Recurrence for quaternary search algorithm

Question

I have to come up with the recurrence for the quaternary search algorithm.

My initial thought is $T(n)=4T(\frac{n}{4})+c$ because the algorithm examines all four subproblems, and each is one quarter the size of the entire array. But this can't be right because that yields a complexity of $O(n)$. I looked on Google and the complexity of quaternary searches are supposed to be $\log_4n$, but I don't know what the recurrence would be to get me that complexity.

Any help would be greatly appreciated. Thanks!

Answer 1

Your recurrence is wrong, which is why you get the wrong answer.
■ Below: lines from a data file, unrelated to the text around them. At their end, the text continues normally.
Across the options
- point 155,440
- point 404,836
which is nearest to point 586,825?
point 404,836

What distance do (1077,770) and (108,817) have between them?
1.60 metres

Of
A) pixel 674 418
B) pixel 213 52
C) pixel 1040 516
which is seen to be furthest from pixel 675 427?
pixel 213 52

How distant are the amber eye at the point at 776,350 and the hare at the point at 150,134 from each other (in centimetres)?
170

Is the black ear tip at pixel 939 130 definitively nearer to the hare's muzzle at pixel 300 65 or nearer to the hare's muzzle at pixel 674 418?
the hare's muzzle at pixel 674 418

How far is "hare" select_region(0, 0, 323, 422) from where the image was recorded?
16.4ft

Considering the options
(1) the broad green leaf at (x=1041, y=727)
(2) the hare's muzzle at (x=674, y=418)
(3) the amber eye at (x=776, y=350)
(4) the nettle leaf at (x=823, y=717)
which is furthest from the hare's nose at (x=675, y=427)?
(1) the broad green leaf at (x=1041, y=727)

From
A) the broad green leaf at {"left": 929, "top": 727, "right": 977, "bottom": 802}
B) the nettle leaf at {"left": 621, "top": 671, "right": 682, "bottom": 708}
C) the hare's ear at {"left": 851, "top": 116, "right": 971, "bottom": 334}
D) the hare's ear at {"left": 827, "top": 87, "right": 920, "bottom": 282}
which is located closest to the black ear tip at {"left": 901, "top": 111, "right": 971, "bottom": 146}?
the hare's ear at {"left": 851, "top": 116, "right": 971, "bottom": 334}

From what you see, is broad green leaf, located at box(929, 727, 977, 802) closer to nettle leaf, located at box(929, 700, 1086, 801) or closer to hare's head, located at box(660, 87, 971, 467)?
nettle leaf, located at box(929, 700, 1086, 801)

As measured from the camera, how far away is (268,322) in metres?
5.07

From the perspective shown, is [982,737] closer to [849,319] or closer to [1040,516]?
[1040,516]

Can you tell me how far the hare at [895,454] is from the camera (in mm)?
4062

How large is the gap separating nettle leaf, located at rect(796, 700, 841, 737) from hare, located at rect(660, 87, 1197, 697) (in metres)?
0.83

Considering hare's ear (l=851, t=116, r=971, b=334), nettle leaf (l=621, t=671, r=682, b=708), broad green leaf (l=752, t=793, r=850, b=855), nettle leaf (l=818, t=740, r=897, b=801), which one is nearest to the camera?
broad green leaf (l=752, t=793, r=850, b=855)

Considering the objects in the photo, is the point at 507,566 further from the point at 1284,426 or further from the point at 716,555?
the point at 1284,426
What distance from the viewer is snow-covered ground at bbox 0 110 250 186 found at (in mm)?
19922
I suspect that the reason your recurrence is wrong is that you don't quite understand the algorithm. Try mimicking your reasoning on binary search until you successfully get the correct running time in that case.

Moreover, as mentioned in the comments, the running time (assuming constant-time comparisons and the RAM machine model) is $\Theta(\log n)$, but cannot get more accurate than that. To get $\log_4 n$ you need to count something more specific, such as the number of comparisons performed by the algorithm.

Answer 2

The correct recursion formula is $T(n) = T(\frac{n}{4}) + c$, which yields $O(lgn)$. Because the base is 4 here, for quaternary searches it becomes $O(log_4n)$.